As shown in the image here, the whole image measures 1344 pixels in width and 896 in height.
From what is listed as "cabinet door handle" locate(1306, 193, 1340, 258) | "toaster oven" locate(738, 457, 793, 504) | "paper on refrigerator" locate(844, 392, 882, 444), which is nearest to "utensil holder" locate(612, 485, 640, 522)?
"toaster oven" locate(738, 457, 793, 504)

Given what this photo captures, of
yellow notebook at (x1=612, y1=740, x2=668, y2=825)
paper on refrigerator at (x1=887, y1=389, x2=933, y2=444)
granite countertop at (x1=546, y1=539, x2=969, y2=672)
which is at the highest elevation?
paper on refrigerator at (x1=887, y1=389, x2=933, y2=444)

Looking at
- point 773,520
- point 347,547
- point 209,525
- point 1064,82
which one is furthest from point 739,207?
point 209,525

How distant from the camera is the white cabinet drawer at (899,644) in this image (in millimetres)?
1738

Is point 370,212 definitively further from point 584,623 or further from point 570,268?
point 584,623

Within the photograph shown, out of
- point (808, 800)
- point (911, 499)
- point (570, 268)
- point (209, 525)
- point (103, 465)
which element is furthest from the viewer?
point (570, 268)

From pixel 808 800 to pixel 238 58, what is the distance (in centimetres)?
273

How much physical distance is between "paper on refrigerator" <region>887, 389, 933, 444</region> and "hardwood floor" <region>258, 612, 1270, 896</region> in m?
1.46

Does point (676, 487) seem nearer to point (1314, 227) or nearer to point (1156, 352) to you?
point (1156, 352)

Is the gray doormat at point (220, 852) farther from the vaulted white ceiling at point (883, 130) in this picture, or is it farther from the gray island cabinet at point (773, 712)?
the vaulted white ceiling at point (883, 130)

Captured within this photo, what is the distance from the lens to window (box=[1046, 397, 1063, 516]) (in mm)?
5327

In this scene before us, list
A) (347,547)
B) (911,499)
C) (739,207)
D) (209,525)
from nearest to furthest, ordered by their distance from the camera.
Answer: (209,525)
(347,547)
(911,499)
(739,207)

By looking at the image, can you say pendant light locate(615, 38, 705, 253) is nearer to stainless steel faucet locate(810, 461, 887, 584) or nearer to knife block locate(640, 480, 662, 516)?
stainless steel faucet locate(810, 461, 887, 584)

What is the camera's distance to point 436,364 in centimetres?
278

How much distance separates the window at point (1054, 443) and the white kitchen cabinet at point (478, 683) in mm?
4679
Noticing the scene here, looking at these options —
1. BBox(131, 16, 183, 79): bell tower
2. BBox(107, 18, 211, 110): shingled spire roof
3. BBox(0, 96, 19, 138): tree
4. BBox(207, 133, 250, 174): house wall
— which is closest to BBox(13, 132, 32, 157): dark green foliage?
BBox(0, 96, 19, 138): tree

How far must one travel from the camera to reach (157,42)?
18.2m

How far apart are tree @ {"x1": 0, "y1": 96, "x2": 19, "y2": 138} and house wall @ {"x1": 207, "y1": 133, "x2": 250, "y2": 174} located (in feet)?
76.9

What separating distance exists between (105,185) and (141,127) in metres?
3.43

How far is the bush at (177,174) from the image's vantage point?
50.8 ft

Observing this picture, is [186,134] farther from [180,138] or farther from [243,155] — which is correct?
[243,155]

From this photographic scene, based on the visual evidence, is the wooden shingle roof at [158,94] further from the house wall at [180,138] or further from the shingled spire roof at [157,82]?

Short exercise >>
Begin with the line that contains "How far must" and set down each line exactly until the records above end, including the final line.

Completed task >>
How far must one travel from the camera to reach (157,42)?
18.2m

How far apart are tree @ {"x1": 0, "y1": 96, "x2": 19, "y2": 138} and house wall @ {"x1": 207, "y1": 133, "x2": 250, "y2": 174} located (in feet)?
76.9

What separating distance exists between (105,185) and (141,127) in metres?
3.43

How far is the bush at (177,174) from the image's vantage point?
50.8 ft

Observing this picture, is [186,134] farther from [180,138] or farther from [243,155] — which is correct?
[243,155]

From this photographic scene, based on the visual evidence, is the wooden shingle roof at [158,94] further from the house wall at [180,138] or further from the shingled spire roof at [157,82]?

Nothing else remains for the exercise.